You can capture images of the planets (looking like stars) using only a DSLR and actually as some are very bright you don't need a long exposure, but If you are looking to take more deep space images yes you would need a very long exposure so an equatorial mount or tracker of some kind would be essential.

"This is the style of photo I'd like to achieve. Astroscape!  Is the following a series of images (foreground / background) or still just the one?"( see above picture for reference)

This is all one image in camera, where possible I prefer to do this and reduce processing time

"If it's easy to explain how would you achieve the above image? "

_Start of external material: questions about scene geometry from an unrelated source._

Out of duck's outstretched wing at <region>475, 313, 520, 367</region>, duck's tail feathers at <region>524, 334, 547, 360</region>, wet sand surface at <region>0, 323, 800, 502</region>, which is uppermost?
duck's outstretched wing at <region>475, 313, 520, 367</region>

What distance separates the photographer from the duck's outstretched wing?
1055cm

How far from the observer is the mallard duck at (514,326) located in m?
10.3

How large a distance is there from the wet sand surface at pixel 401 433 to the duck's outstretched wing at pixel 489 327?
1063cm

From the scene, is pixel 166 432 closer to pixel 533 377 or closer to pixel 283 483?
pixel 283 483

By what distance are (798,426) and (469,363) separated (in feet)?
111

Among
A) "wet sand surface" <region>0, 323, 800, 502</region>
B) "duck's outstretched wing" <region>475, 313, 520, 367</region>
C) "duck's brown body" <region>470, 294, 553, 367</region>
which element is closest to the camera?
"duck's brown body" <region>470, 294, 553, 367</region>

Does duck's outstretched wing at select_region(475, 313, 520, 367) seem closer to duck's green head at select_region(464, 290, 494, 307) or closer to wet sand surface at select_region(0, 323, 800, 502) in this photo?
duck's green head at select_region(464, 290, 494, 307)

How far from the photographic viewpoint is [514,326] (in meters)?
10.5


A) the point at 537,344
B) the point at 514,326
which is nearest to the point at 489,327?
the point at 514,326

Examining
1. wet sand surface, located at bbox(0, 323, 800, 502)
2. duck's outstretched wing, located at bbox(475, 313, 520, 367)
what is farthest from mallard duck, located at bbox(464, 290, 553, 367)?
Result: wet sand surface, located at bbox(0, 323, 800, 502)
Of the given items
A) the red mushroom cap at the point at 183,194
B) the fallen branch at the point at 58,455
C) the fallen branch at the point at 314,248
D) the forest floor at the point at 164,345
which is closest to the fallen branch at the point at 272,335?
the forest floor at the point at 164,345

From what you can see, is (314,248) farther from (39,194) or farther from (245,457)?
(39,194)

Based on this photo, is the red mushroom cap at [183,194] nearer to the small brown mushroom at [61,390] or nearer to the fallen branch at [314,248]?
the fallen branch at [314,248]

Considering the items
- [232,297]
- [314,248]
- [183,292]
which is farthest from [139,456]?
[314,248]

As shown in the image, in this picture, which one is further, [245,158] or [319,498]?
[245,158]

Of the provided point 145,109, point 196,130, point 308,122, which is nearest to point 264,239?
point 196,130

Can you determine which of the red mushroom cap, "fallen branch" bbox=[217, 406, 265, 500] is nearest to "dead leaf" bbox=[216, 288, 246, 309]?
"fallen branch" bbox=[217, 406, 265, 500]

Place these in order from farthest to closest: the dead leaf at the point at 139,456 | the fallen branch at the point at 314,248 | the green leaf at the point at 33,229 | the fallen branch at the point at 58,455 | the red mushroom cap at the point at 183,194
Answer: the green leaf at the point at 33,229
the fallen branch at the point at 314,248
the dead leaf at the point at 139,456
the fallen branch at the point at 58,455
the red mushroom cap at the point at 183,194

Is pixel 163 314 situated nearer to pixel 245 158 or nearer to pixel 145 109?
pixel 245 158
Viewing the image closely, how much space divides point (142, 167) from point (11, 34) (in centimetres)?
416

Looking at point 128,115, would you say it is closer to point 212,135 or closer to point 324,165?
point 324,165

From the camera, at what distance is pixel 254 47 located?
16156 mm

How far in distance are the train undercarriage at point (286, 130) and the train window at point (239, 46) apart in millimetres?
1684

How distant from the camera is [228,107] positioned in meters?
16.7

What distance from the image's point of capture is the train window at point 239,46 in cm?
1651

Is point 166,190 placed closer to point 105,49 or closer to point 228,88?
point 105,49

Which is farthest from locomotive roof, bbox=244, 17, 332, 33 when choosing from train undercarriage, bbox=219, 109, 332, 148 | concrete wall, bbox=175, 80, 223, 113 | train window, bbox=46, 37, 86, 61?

This image is just a single exposure of 15s at f/2.8 and ISO 2000 and would be very easy for even a beginner to take, its the kind of image we will learn to take on workshops. It was a beautiful clear night and the milky way was clearly visible to the naked eye. There is of course a little post processing in Photoshop

"Finally one last question, assuming there was a clear sky with no foreground subject like the windmill, how would you advise achieving the image of the Milky Way like it is in the image above (assuming I was using an APS C with kit lens)"

You would need to use your widest angle lens to get as much of the sky in as possible, if you have a kit lens I am guessing something like 18-55mm which on a crop sensor is equivalent to 27mm on full frame - not massive wide but definitely workable. You also want to use the lowest aperture possible f/2.8 or below if you have it. Using the 500 hundred rule (something else we teach on the workshop) you can workout how long an exposure (shutter speed) you can have without starting to get star trails. For 27mm I would recommend no more than 18 seconds. You will then need to adjust your ISO to get a properly exposed image balancing it against the other 2 elements of the exposure triangle Aperture and Shutter Speed. It would be really great to have you attend a workshop as I can demonstrate exactly how to capture and image like this and work with you to get exactly what you want.

To note: content has been edited slightly to remove places and dates.